# Task requirements
The line containing "Regarding distance to" marks where to begin; quote it and every line after it through the end of the data, exactly as written.

# Data in this exercise

_____

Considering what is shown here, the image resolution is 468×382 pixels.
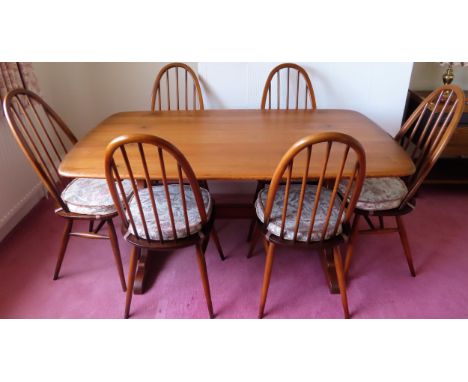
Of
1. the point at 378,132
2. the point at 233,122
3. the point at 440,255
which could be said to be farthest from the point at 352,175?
the point at 440,255

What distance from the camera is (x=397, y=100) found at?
2232mm

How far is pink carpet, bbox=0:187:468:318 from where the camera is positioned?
63.5 inches

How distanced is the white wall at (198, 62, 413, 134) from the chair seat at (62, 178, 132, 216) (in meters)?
0.98

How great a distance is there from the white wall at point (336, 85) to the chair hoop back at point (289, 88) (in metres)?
0.07

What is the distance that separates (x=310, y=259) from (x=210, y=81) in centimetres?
130

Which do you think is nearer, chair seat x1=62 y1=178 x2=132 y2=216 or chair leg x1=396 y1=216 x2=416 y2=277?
chair seat x1=62 y1=178 x2=132 y2=216

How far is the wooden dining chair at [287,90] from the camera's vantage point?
207 cm

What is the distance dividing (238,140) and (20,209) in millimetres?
1621

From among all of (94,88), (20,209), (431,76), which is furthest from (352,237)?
(94,88)

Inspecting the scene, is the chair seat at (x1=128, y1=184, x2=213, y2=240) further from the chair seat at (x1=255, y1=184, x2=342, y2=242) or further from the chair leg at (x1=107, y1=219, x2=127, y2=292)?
the chair seat at (x1=255, y1=184, x2=342, y2=242)

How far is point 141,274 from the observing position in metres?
1.76

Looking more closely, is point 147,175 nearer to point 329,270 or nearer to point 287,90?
point 329,270

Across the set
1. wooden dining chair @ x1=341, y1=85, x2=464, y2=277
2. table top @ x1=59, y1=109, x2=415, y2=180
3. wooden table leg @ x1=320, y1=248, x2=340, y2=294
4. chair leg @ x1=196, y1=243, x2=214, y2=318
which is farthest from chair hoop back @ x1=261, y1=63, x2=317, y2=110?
chair leg @ x1=196, y1=243, x2=214, y2=318
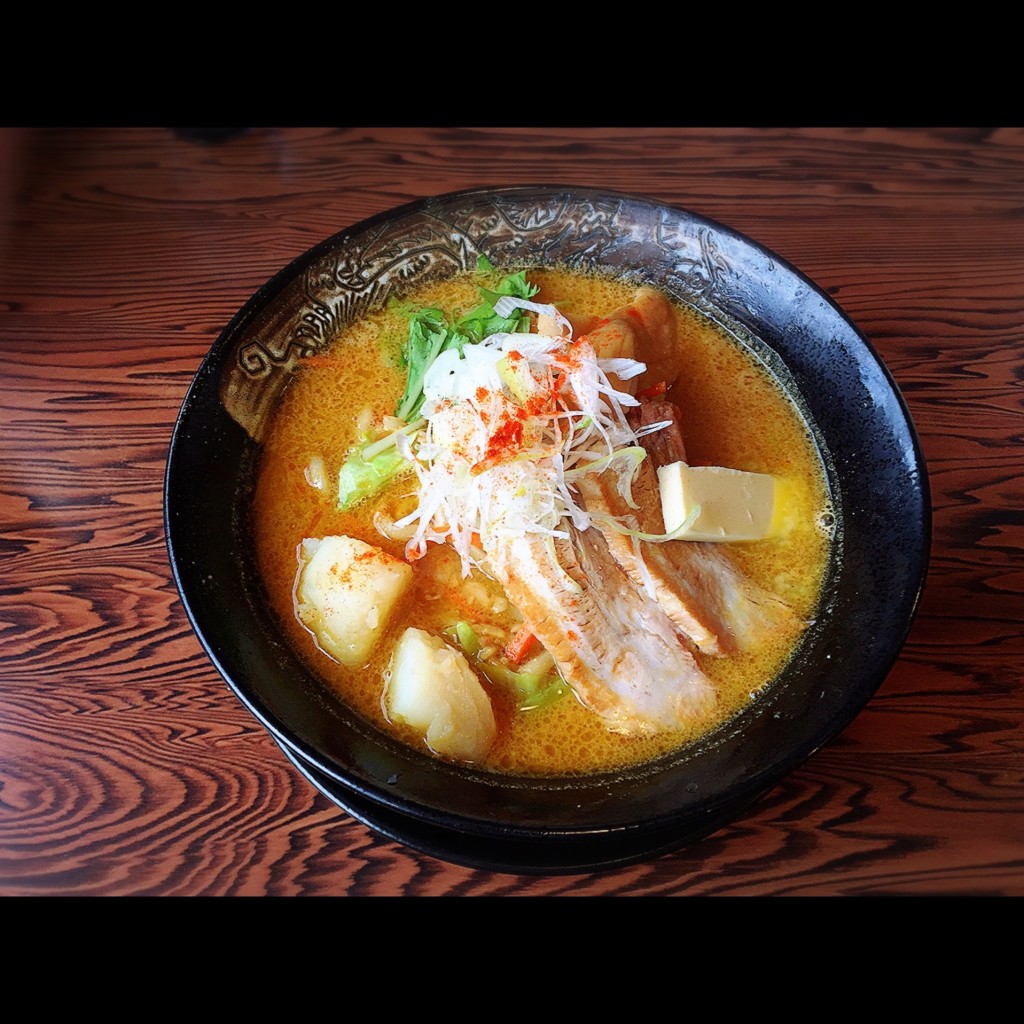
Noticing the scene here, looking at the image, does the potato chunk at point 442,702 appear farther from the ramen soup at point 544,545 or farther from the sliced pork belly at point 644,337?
the sliced pork belly at point 644,337

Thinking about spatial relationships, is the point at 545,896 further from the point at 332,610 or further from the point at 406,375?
the point at 406,375

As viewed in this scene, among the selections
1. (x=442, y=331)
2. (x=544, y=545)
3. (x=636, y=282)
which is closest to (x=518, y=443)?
(x=544, y=545)

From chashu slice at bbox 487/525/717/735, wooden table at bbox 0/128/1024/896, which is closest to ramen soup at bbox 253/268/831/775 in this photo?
chashu slice at bbox 487/525/717/735

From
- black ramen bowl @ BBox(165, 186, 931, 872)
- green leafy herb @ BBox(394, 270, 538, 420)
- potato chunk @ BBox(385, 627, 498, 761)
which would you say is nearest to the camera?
black ramen bowl @ BBox(165, 186, 931, 872)

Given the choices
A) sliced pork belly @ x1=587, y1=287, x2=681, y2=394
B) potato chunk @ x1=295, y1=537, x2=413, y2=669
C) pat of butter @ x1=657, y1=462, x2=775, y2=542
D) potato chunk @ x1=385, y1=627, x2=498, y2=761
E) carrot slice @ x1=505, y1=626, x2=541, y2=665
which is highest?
sliced pork belly @ x1=587, y1=287, x2=681, y2=394

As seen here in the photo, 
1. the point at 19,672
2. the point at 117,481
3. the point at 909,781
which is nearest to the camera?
the point at 909,781

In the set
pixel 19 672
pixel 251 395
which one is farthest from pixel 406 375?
pixel 19 672

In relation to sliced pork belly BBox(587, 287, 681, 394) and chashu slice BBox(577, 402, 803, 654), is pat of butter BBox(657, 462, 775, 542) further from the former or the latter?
sliced pork belly BBox(587, 287, 681, 394)

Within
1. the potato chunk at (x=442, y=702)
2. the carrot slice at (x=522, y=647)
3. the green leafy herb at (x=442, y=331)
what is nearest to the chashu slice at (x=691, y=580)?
the carrot slice at (x=522, y=647)
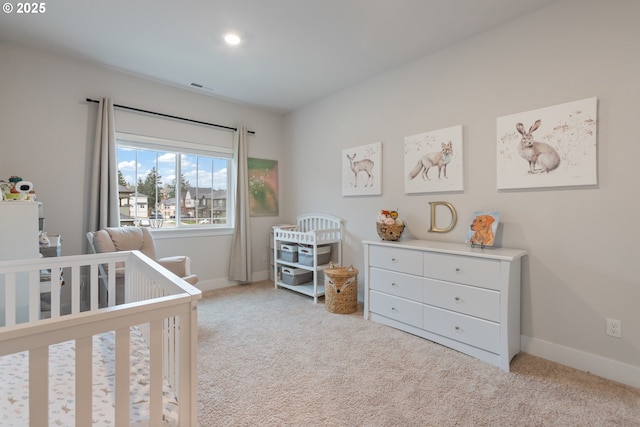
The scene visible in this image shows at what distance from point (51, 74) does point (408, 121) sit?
11.1 ft

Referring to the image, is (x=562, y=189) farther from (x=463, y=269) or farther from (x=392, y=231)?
(x=392, y=231)

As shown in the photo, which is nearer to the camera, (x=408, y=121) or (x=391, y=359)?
(x=391, y=359)

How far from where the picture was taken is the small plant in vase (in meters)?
2.77

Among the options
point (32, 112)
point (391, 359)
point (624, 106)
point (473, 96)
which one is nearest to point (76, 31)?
point (32, 112)

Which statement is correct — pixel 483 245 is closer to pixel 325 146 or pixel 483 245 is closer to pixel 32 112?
pixel 325 146

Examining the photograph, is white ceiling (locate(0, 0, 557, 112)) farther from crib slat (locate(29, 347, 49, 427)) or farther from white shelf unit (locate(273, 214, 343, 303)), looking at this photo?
crib slat (locate(29, 347, 49, 427))

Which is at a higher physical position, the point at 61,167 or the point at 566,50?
the point at 566,50

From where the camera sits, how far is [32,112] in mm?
2670

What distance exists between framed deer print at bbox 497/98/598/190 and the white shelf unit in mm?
1820

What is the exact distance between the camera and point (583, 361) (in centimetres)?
197

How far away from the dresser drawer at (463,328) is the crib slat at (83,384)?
214 cm

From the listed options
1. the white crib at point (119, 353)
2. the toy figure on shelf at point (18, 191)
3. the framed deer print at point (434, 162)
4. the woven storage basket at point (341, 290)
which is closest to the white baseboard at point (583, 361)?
the framed deer print at point (434, 162)

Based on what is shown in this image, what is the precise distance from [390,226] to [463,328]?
40.1 inches

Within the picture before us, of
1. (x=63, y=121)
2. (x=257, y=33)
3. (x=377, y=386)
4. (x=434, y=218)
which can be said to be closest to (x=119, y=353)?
(x=377, y=386)
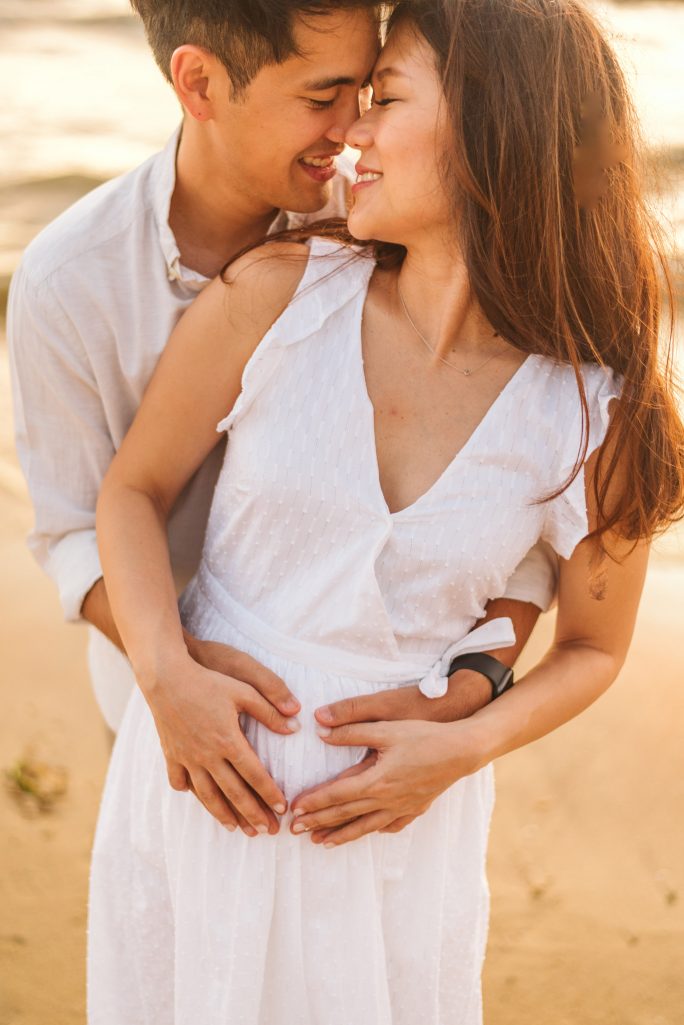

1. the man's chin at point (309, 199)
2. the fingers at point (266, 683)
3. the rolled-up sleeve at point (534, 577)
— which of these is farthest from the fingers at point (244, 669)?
the man's chin at point (309, 199)

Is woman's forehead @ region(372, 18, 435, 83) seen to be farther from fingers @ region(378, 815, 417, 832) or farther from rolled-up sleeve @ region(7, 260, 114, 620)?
fingers @ region(378, 815, 417, 832)

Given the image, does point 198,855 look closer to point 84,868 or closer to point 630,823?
point 84,868

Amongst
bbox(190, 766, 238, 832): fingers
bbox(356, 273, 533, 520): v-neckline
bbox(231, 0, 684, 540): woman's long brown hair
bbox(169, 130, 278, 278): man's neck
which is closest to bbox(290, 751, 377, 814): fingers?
bbox(190, 766, 238, 832): fingers

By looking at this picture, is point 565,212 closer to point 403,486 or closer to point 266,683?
point 403,486

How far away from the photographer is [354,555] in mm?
1862

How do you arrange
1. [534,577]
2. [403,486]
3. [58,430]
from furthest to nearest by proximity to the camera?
1. [58,430]
2. [534,577]
3. [403,486]

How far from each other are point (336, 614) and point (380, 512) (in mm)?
189

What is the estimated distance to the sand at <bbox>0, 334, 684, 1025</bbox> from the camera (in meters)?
3.15

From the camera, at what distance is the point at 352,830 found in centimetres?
182

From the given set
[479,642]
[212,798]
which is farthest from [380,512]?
[212,798]

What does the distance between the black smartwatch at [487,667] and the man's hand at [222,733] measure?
1.03 ft

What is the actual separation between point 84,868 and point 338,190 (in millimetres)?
2185

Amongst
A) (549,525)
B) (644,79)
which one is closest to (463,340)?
(549,525)

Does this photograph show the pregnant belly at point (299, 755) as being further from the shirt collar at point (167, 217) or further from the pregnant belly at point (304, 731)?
the shirt collar at point (167, 217)
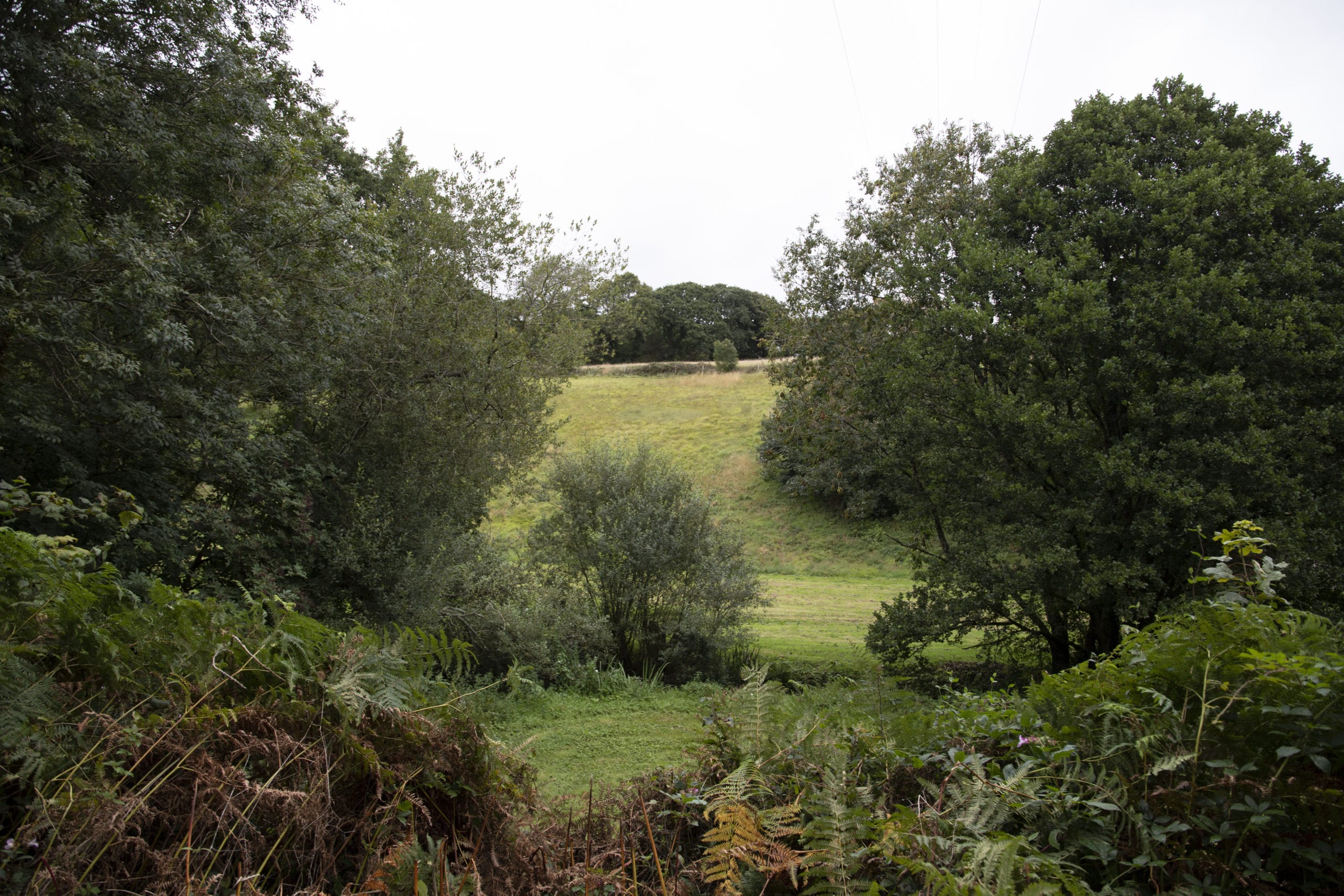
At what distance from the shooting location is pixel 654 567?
42.0 feet

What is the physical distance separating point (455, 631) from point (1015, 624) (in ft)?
28.5

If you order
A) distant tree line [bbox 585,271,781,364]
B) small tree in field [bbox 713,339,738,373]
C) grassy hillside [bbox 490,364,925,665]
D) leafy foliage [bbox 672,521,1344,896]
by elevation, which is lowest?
grassy hillside [bbox 490,364,925,665]

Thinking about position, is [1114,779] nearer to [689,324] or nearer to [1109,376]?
[1109,376]

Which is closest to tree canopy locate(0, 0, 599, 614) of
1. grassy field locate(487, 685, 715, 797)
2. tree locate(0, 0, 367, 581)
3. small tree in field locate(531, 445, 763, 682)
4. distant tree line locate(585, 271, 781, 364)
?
tree locate(0, 0, 367, 581)

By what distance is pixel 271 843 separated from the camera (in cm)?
181

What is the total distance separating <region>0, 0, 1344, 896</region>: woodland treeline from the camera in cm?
180

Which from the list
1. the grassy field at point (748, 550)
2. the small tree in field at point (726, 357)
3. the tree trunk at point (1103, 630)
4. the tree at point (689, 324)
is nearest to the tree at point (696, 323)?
the tree at point (689, 324)

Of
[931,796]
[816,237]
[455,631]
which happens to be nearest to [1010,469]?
[816,237]

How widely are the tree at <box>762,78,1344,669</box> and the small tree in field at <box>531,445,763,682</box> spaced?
280cm

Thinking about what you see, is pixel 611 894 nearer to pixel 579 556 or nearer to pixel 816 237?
pixel 579 556

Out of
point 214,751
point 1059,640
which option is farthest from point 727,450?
point 214,751

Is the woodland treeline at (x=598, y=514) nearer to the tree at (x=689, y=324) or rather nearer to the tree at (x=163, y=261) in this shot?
the tree at (x=163, y=261)

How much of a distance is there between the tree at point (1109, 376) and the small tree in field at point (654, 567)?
280 centimetres

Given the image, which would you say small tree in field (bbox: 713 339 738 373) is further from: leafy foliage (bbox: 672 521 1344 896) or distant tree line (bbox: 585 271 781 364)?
leafy foliage (bbox: 672 521 1344 896)
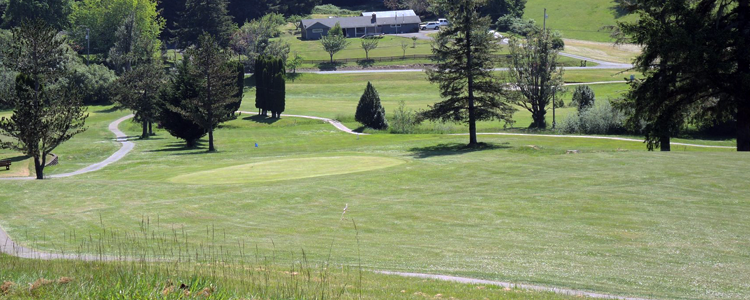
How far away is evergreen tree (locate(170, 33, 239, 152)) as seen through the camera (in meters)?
59.5

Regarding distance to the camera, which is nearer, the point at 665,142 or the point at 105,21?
the point at 665,142

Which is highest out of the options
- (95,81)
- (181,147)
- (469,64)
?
(95,81)

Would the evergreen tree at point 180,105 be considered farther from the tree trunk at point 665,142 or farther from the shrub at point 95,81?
the shrub at point 95,81

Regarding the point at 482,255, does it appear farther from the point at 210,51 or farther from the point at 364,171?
the point at 210,51

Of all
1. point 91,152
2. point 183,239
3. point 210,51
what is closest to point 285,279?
point 183,239

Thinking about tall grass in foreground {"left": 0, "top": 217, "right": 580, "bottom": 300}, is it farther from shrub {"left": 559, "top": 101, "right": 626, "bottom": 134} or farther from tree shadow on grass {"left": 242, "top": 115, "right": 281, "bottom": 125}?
tree shadow on grass {"left": 242, "top": 115, "right": 281, "bottom": 125}

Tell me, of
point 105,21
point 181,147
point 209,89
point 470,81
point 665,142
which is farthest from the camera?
point 105,21

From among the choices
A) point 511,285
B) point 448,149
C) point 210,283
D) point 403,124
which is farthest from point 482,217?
point 403,124

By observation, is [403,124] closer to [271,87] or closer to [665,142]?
[271,87]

_____

# The response
Regarding distance to the camera, which is nearer, the point at 665,142 or the point at 105,21?
the point at 665,142

Which is highest out of the options
- (95,81)
- (181,147)
- (469,64)
?
(95,81)

Would the evergreen tree at point 180,105 be considered farther from the tree trunk at point 665,142 or farther from the shrub at point 95,81?
the shrub at point 95,81

Regarding the point at 482,255, does it appear farther from the point at 210,51 or farther from the point at 364,171?
the point at 210,51

Of all
1. point 91,152
2. point 183,239
3. point 210,51
what is closest to point 285,279?
point 183,239

Thinking about tall grass in foreground {"left": 0, "top": 217, "right": 580, "bottom": 300}, is it farther from shrub {"left": 559, "top": 101, "right": 626, "bottom": 134} or farther from tree shadow on grass {"left": 242, "top": 115, "right": 281, "bottom": 125}?
tree shadow on grass {"left": 242, "top": 115, "right": 281, "bottom": 125}

Tell me, of
point 105,21
point 181,147
point 209,89
point 470,81
point 665,142
which is farthest from the camera?
point 105,21

From among the choices
A) point 511,285
B) point 448,149
C) point 210,283
D) point 403,124
which is farthest from point 482,217?
point 403,124

By observation, is [403,124] closer to [271,87] or closer to [665,142]?
[271,87]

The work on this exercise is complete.